The painting is replete with the tensions of paradox: structure and collapse, presence and absence, distance and immediacy. Shrouded forms suggestive of abandoned figures add to the pervasive solitude that defines Sage’s most accomplished work. As her friend Régine Tessier Krieger later memorialized, “Kay Sage never talked about (1951her paintings. ‘Let them speak for themselves,’ she used to say. The messages come loud and clear. They talk about infinity, space and obstacles…the landscapes may be from another planet, but in Kay’s paintings, the scaffolding, the rigging, and the towers are familiar to our modern world in a dreamlike fashion. They are carefully structured and harmonious, but some of them have collapsed, as if pushed by an adverse force that has disappeared after destroying their delicate balance. The colors in her paintings are subtle and glowing at the same time, reminiscent of the sulphurous light before a thunderstorm…The figures in the landscapes are human, but veiled, walking blindly to their destiny. The paths they follow look mysterious, tantalizing, and sometimes treacherous” (Exh. Cat., Ithaca, Herbert F. Johnson Museum of Art, Cornell University, Kay Sage: 1898-1963, 1977, n.p.).
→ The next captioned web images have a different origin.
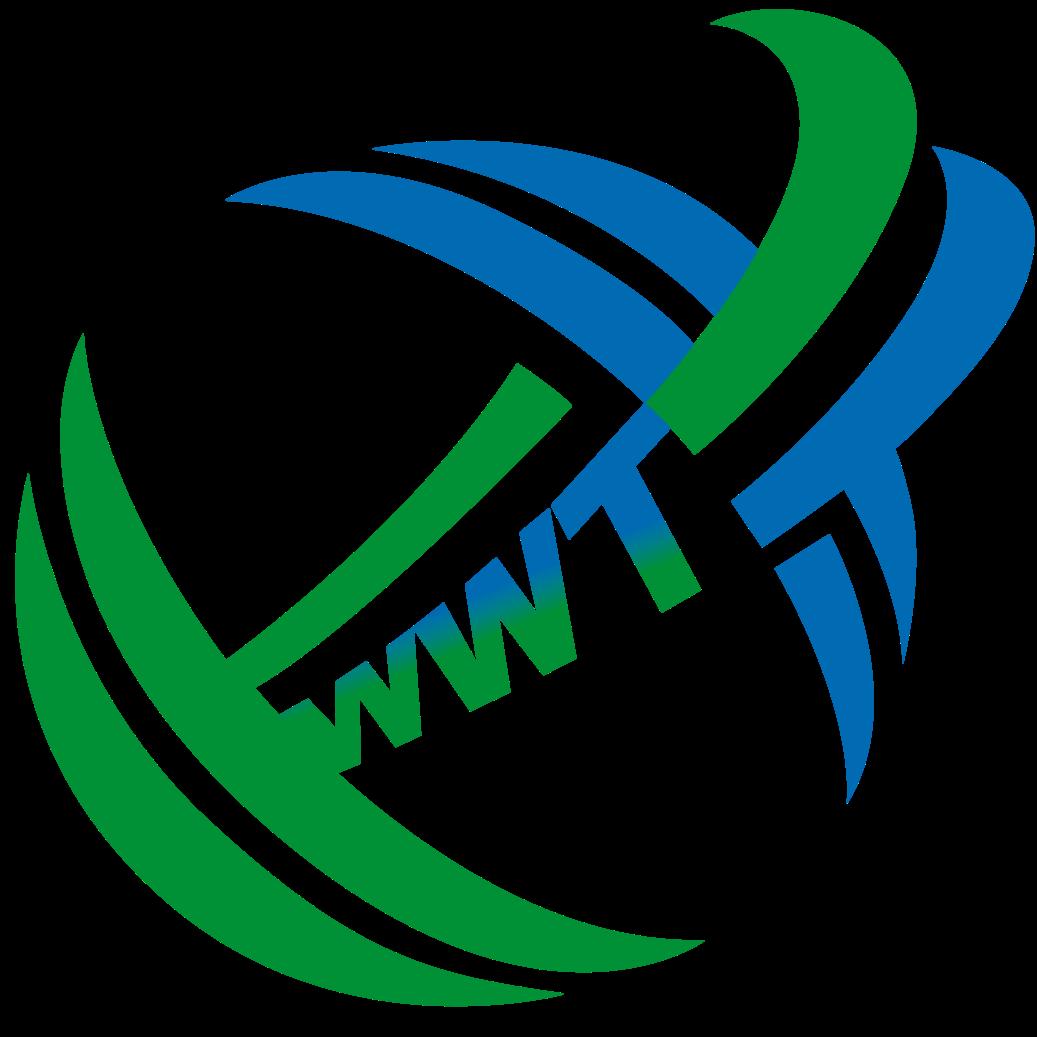 Offres de World Wide Technologies au Cameroun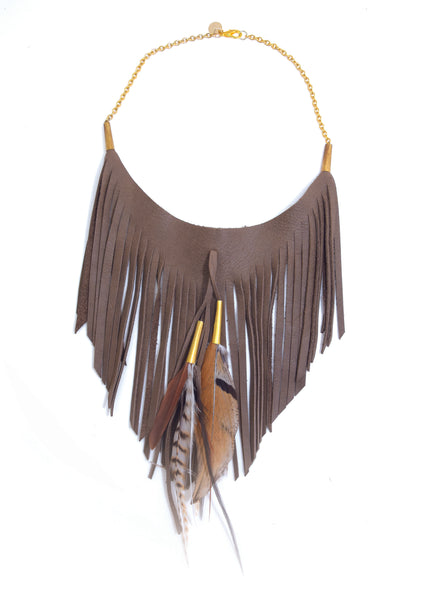 Achak Necklace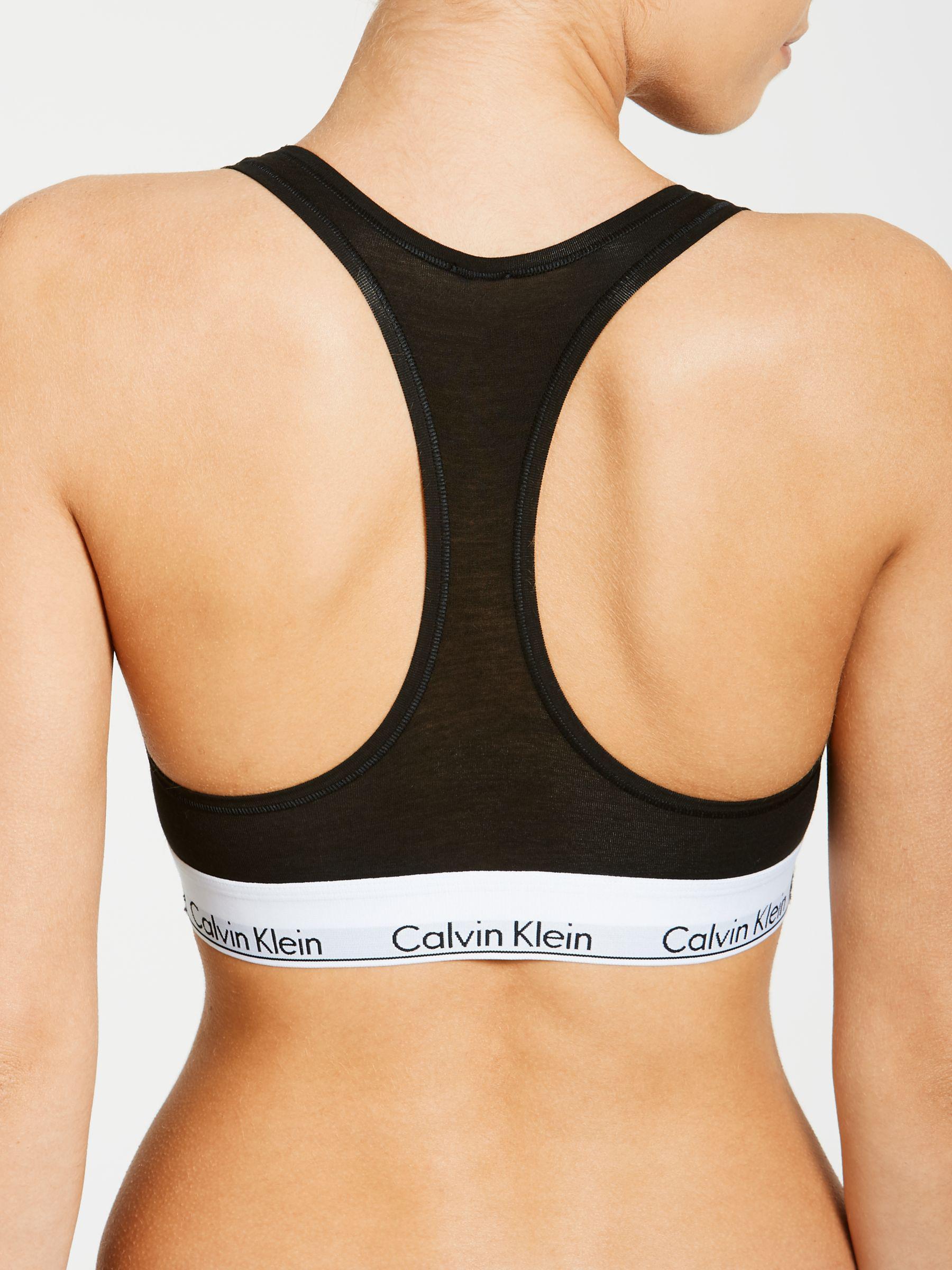 2f109ff84b2204 Calvin Klein Modern Cotton Racerback Bralette in Black - Lyst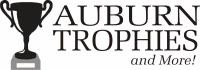 Auburn Trophies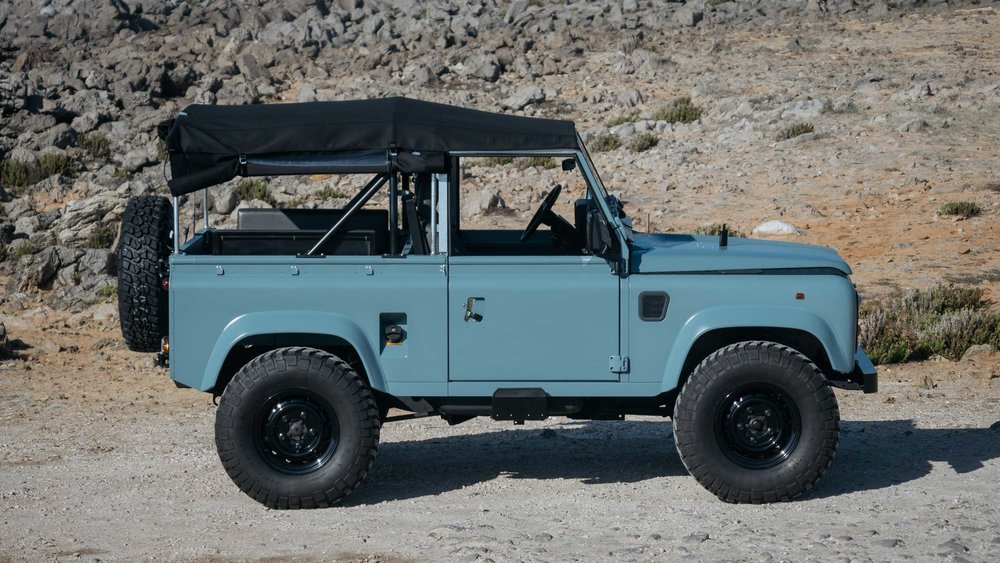 coolnvintage Land Rover Defender (40 of 98).jpg
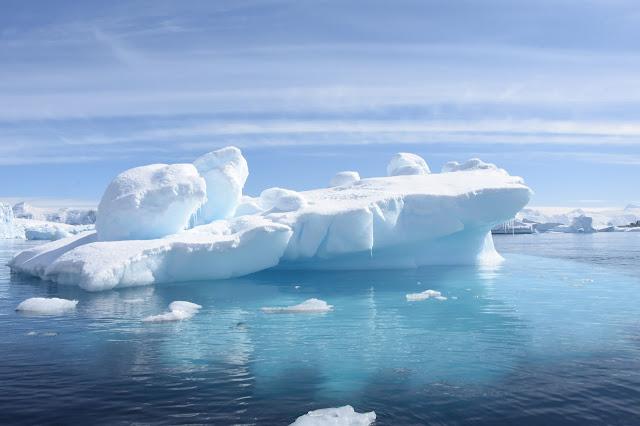 chile iceberg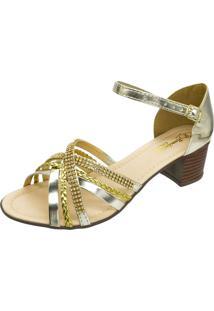 Sandália Romântica Calçados Tiras Dourado - Kanui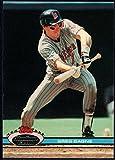 Baseball MLB 1991 Stadium Club #277 Greg Gagne #277 NM Near Mint Twins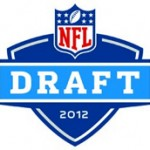 Complete Updated 2012 NFL Draft Order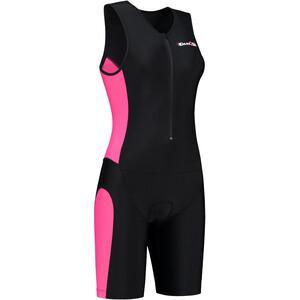 Dare2Tri Frontzip Trisuit Damen schwarz/pink schwarz/pink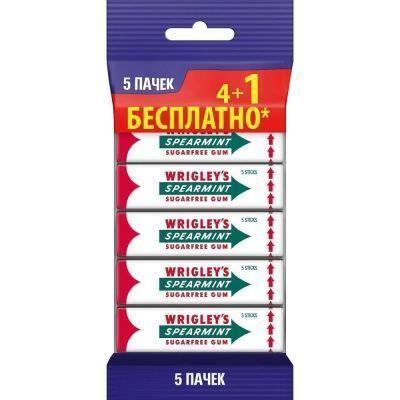 Жевательная резинка Wrigley's Spearmint пластинки 5-пачечный мультипак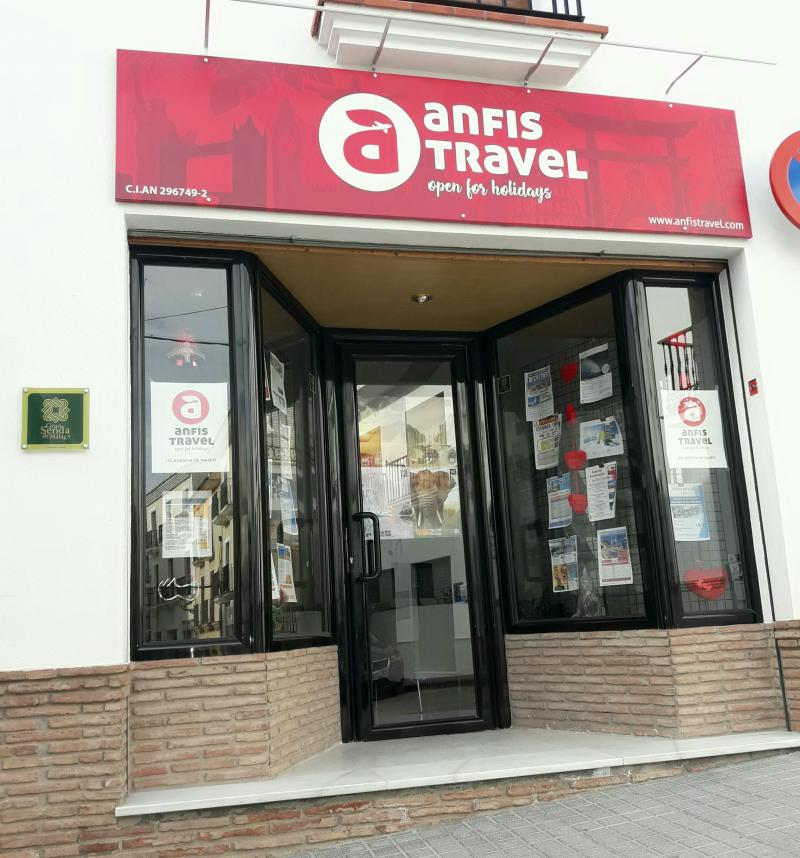Anfis travel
The Point of Intersection dates to the apex of Kay Sage’s output, just before the death of Yves Tanguy in 1955, and stands as a powerful emblem of Sage’s singular contribution to Surrealism. It was featured in several of the exhibitions instrumental to her lifetime international recognition, including the 1952 Annual Exhibition of Contemporary American Painting at the Whitney Museum of American Art, later known as the Whitney Biennial. Last offered at auction over a half-century ago, The Point of Intersection has resided in the same preeminent collection since.